### Passage for review
******************************
Mrs. Palin has neither pushed for creationism in Alaska schools nor moved to ban a single book in Wasilla. Yet the “Ocean’s 14” ensemble is currently unable to get through another smarmy scene for fear that a John McCain presidency will lead to an evangelical Christian theocracy and catastrophic artistic oppression.

The sad fact is that actual artistic oppression - book banning in its many modern forms - is a matter of course in the entertainment industry, especially when the underlying product is declared politically incorrect or runs contrary to the interests of Hollywood’s political altar, the Democratic Party.

The Council on American-Islamic Relations runs rings around Hollywood’s pious First Amendment absolutists.

“I hope you will be reassured that I have no intention of promoting negative images of Muslims or Arabs,” director Phil Alden Robinson wrote after changing the script from Muslim terrorists to Austrian neo-Nazis in the Tom Clancy thriller, “The Sum of all Fears.” “And I wish you the best in your continuing efforts to combat discrimination.”
******************************
### Given information

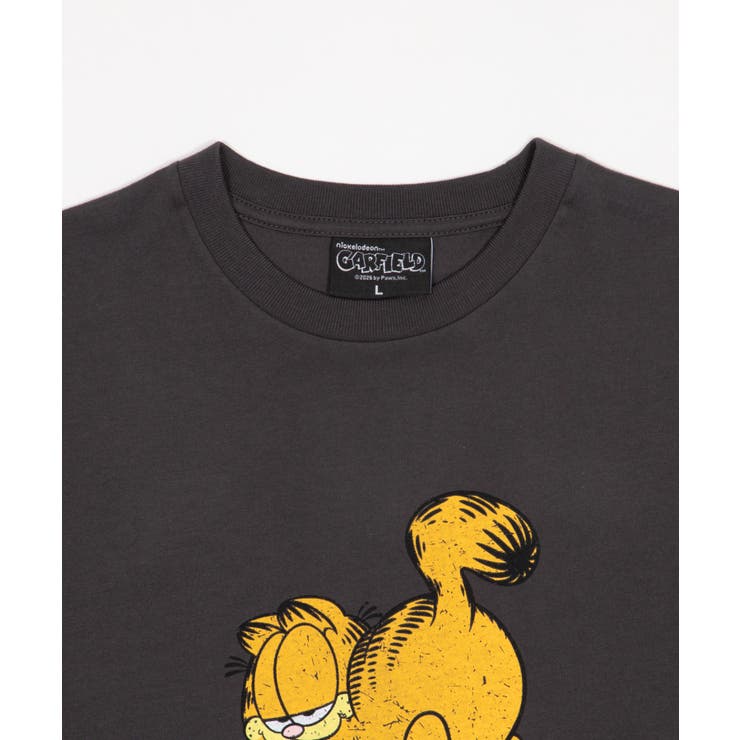 GARFIELDグラフィックT(SS) | WEGO【MEN】 | 詳細画像56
******************************
### Exercise set
a. In the passage on Hollywood and artistic oppression, who were the villains in the script of "The Sum of all Fears" changed to?
b. Set down the part of the passage on Hollywood and artistic oppression that runs from "Mrs. Palin has" up to and including "the Democratic Party.".

### Solutions in order
a. They were changed from Muslim terrorists to Austrian neo-Nazis.

b.
Mrs. Palin has neither pushed for creationism in Alaska schools nor moved to ban a single book in Wasilla. Yet the “Ocean’s 14” ensemble is currently unable to get through another smarmy scene for fear that a John McCain presidency will lead to an evangelical Christian theocracy and catastrophic artistic oppression.

The sad fact is that actual artistic oppression - book banning in its many modern forms - is a matter of course in the entertainment industry, especially when the underlying product is declared politically incorrect or runs contrary to the interests of Hollywood’s political altar, the Democratic Party.